• [YOUR TASK]
Leave the pictures out and repeat the rest of the data below exactly.

• [SUPPLIED MATERIAL]
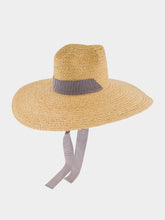Borsalino Ivana Large Brim Raffia Hat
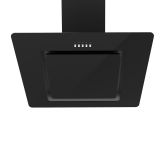 Statesman ACH60BL 60cm Angled Chimney Cooker Hood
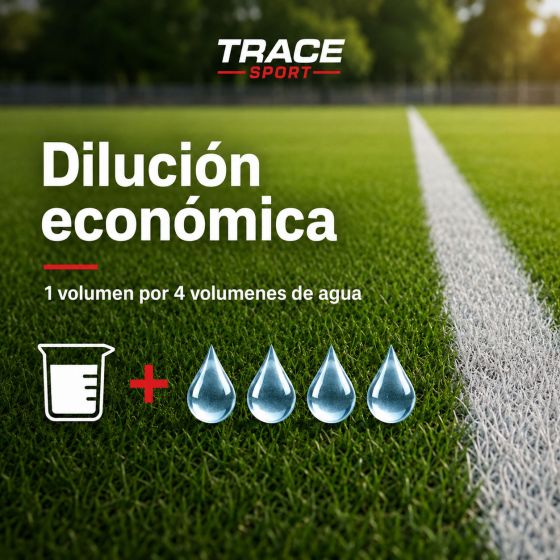 Pintura para campos de fútbol - TRACE SPORT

• [OUTPUT FOR THIS EXERCISE]
Borsalino Ivana Large Brim Raffia Hat
 Statesman ACH60BL 60cm Angled Chimney Cooker Hood
 Pintura para campos de fútbol - TRACE SPORT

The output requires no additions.